The double-rows tapered roller bearing (DTRB) is widely adopted in the axle-box bearings of urban rail transit trains due to its excellent radial and axial loading capacity. Therefore, to establish this coupled dynamic model more realistically, on the one hand, the DTRB dynamic model considering variable speed conditions and localised surface fault should be employed, rather than lumped-parameter models, quasistatic models, quasi-dynamic models, and finite element models [6]. The reason is that the later models either cannot reveal the motion process and internal dynamic interaction relationships between bearing rolling elements, or need high computational costs and making it difficult to implement coupling analysis [7]. On the other hand, the coupling effects among axle-box bearings, the vehicle, and the track must be considered, because the track irregularity and wheelset faults of the vehicle have a significant influence on the load distribution of axle-box bearings [8]. Moreover, the high-frequency flexible deformation and vibration of vehicle components induced by wheel-rail excitation and axle-box bearing faults should be considered.
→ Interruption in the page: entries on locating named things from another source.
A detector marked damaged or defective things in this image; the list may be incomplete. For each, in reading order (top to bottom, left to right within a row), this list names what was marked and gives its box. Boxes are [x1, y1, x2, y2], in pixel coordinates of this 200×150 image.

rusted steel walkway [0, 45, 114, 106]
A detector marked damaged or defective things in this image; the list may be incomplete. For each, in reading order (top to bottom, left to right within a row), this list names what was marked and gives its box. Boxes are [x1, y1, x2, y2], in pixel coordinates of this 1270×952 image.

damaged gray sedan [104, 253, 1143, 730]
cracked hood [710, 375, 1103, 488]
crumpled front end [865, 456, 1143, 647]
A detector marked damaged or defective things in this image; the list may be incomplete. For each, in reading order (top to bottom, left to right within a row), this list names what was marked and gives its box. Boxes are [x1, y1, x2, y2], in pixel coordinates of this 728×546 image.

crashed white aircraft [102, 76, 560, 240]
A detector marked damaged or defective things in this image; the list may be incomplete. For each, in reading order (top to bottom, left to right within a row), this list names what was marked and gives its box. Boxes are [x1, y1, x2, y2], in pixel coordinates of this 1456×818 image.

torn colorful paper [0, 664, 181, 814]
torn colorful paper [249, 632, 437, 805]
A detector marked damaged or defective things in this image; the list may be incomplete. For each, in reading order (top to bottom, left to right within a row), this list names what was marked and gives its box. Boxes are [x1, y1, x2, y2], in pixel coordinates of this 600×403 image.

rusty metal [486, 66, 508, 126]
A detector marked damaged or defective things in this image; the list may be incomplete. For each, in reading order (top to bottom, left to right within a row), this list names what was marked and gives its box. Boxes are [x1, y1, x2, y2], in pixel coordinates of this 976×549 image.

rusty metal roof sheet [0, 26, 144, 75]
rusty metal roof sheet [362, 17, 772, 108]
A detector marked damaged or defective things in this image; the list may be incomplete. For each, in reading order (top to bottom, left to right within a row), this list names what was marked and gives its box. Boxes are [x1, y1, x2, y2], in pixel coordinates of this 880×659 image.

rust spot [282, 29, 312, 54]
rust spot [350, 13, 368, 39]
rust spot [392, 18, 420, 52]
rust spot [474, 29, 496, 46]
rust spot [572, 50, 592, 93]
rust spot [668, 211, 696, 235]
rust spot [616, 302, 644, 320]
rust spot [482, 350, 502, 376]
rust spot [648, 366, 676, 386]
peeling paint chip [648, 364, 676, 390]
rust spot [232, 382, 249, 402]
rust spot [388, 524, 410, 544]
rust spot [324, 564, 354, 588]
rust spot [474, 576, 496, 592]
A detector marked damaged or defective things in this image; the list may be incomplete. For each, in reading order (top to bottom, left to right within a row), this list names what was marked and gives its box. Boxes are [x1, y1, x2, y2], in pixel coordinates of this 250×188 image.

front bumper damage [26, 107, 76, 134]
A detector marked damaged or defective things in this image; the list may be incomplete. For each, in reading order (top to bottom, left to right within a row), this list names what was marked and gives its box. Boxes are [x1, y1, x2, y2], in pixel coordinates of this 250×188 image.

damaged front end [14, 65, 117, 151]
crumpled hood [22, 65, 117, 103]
Based on the above-mentioned prerequisites, several DTRB-vehicle-track coupled dynamic models of high-speed trains considering track irregularity, wheelset faults, bearing faults, and the flexibility of wheelsets, axle-boxes, and gearboxes had been successively established [9]-[13]. The vibration response of the axle-box and the internal contact load characteristics of axle-box bearings under multisource fault conditions were obtained and analysed by these models. However, these models are modelled for high-speed trains, they only consider constant speed operating conditions, and the bogie frame was modelled as a rigid body. In practice, vehicle components are not strictly rigid bodies, they inevitably undergo elastic deformation and vibration under external random excitations. This deformation and vibration further influence the internal contact characteristics of axle-box bearings [14]. Naturally, the coupling effect of flexible vibration for the bogie frame in the vehicle dynamic model should also be considered. Furthermore, urban rail vehicles often need to change running speed frequently, so the vibration response and dynamic contact behaviours of the axle-box bearing under variable speed conditions need to be paid more attention.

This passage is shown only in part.